◆ Directions
a – The column on telling terminal patients the truth names people who held a view on whether the patient should be told about her prognosis. List each of them with the view they held.
b – Continue the column on telling terminal patients the truth after its last sentence.

◆ Page extract
Michael Attas: Give terminal patients hope, but don't withhold the truth

MICHAEL ATTAS Guest columnist

Tuesday July 6, 2010
 
 

My patient was a bright 80-year-old lady who had been the administrative assistant at a large corporation

Everyone knew she basically ran the show when she become ill. She was diagnosed with a form of bone cancer and underwent treatment.

When I began to see her, she had already begun extensive chemotherapy, yet she always seemed upbeat and optimistic.

But the reports from her oncologist were not encouraging. I began to feel a bit disconnected from her disease and its implications in my role as her cardiologist.

So I called her out-of-town specialist to ask about her disease and its prognosis.

The oncologist told me the patient had less than six months to live. I asked him if he had told our patient.

“No, of course not,” he said. “I don’t think she is ready to hear that news.”

At her next visit, she came with her two grown children. I had a chance to speak with both of them outside the room.

“No,” her daughter said, “we don’t want Mom to know the truth. It would kill her.”

Her son disagreed. He felt strongly that their mother had a right to know and to make plans for the end of her life.

This disagreement had already shattered the family unity. The resulting stress engulfed us all. And the patient was simply caught in the middle.

I’m convinced that she knew her time was nearing its end, but she remained a warm, interesting and loving person. My intuition told me that she had come to terms with her mortality.

So what should doctors do in a case like this?

According to the American Medical Association’s panel on biomedical ethics, one of the four cornerstones of any decision-making is patient autonomy.

This states the obvious — the patient should always remain at the center of decisions. Our moral contract is with the patient, not the children or spouses.

The issues are often blurry and despite our best intentions, telling the patient an important fact may lead to conflict and poor outcomes.

◆ Information shown
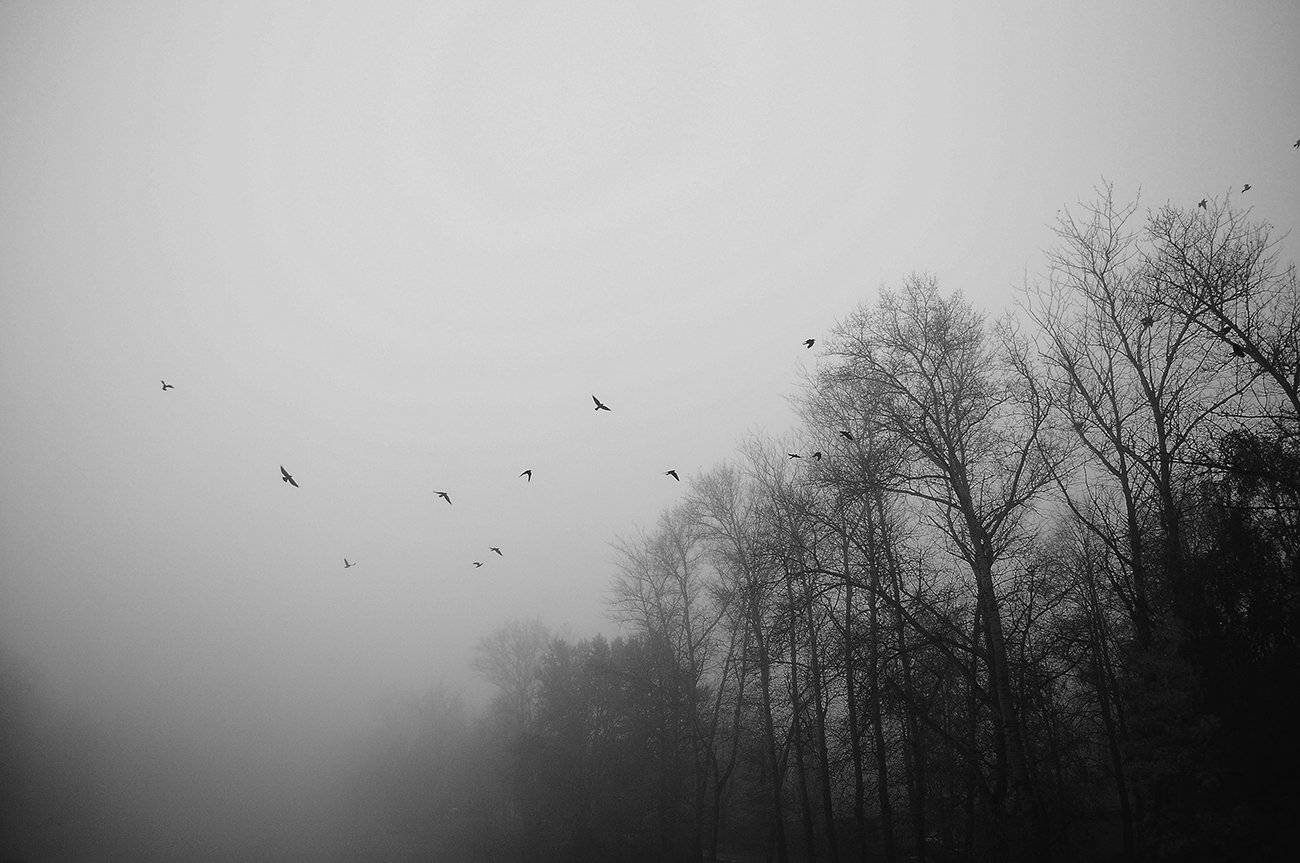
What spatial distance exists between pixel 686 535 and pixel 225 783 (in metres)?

==

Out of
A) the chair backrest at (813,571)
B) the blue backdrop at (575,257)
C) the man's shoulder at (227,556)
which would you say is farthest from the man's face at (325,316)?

◆ Results for the exercise
a –
- The out-of-town oncologist: she should not be told yet, because he didn't think she was ready to hear it.
- The patient's daughter: she should not be told, because the family didn't want her to know and it "would kill her."
- The patient's son: she should be told, because she had a right to know and to make plans for the end of her life.

b –
So should we temper our truth-telling to keep families together? Should we be less than frank about a dismal prognosis to protect the emotional state of the patient?

Or does each patient deserve the truth so informed decisions can be made?

Unfortunately, such choices increasingly common in our health care system.

As care has become more fragmented between multiple specialists and primary care physicians, it seems as if no one is helping patients and their families cope with these difficult decisions.

Studies show that patients tend to hear what they want. Some want hope; others want unvarnished truth.

Hope is often a strong variable and we know that it can positively improve many forms of treatment.

In his classic book, “Anatomy of Hope,” Dr. Jerome Groopman writes that talking about the grimmest of situations in hopeful terms is often the wisest and kindest thing we can do for our patients.

He doesn’t recommend glossing over the truth, but telling it in language that opens the door for hope.

Still, we are often left with impossible choices — giving patients hope, telling them some hard truths, or appeasing family who may be at odds about what to do.

It is a delicate balancing act that often is not science, but medicine at its most artistic and agonizing.